September 11, 2021 marks twenty years the World Trade Centre towers fell and a group of people took on their highjackers, paying with their lives to prevent a greater loss of life. At the time, I worked at a bookstore and heard the murmurs of what was going on. I wandered into the Radio Shack at the time and saw the second tower fall in real time.
Until I got away and went on retreat at St. Benedict’s Retreat centre, soon to be no more by the way, the sky silent as no planes took off from the nearby airport or from Richardson International. In the silence, the world felt changed and until I went to New York in 2016, I had no idea how much. It was all too much. When I arrived at the memorial, making sure my pilgrimmage happened in the early morning before most of the city got moving, the 2016 Republican nomination was in full swing and hearing these men speak sparked a metaphor.
The plans crashng was like a giant stone dropped into water, the ripples moving, the more pronounced were close to the centre, but those ripples are still felt and seen if you look close enough.
Speaking of water, the fountains marking the site of the twin towers roar in the silence. Around are the names of the people who died from firefighters to those working at Cantor Fitzgerald. One of the people who died, Christine Egan, visted her brother who at World Trade Centre.
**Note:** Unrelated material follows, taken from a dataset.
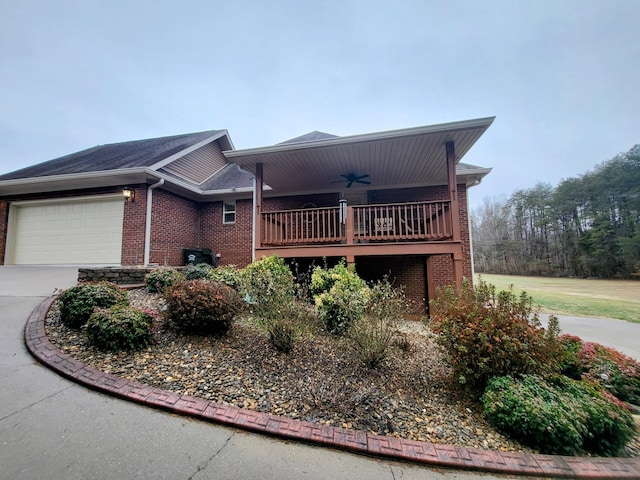 view of property exterior with a garage and ceiling fan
She left behind her partner Ellen Judd, both of them worked for the University of Manitoba and today she was remembered by the Rady Faculty of Medicine, along with scholarship bearing her name.
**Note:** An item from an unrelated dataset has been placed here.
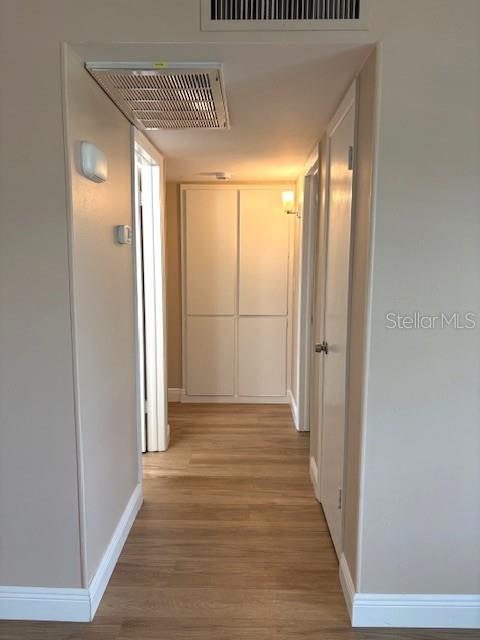 1005 Rickenbacker Drive Sun City Center, FL 33573 - Photo 21 of 57 a view of a hallway with wooden floor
In the middle of everything, came September 12 and the second anniversary of mom’s death and what would have been dad’s 97th birthday. Today, I had a scare last week. My aunt and I trade texts, usually in the evening but sometimes in the morning if I forget. She lives alone and made peace with the fact she could die at anytime. (She has a hernia near her heart.) I texted, no response. Called her, no response. I ducked out of work to check on her at home, fearful of her passing away alone, and getting a text part way through my drive.
My aunt attended morning mass at her church, the one for my parents she told me about weeks ago; I completely forgot all about with the school year starting. I cried on my way back, washing my face to put on a brave one. I tucked everything away to concentrate on work. I am still injured in ways nobody can tell. I square my shoulders and carry on.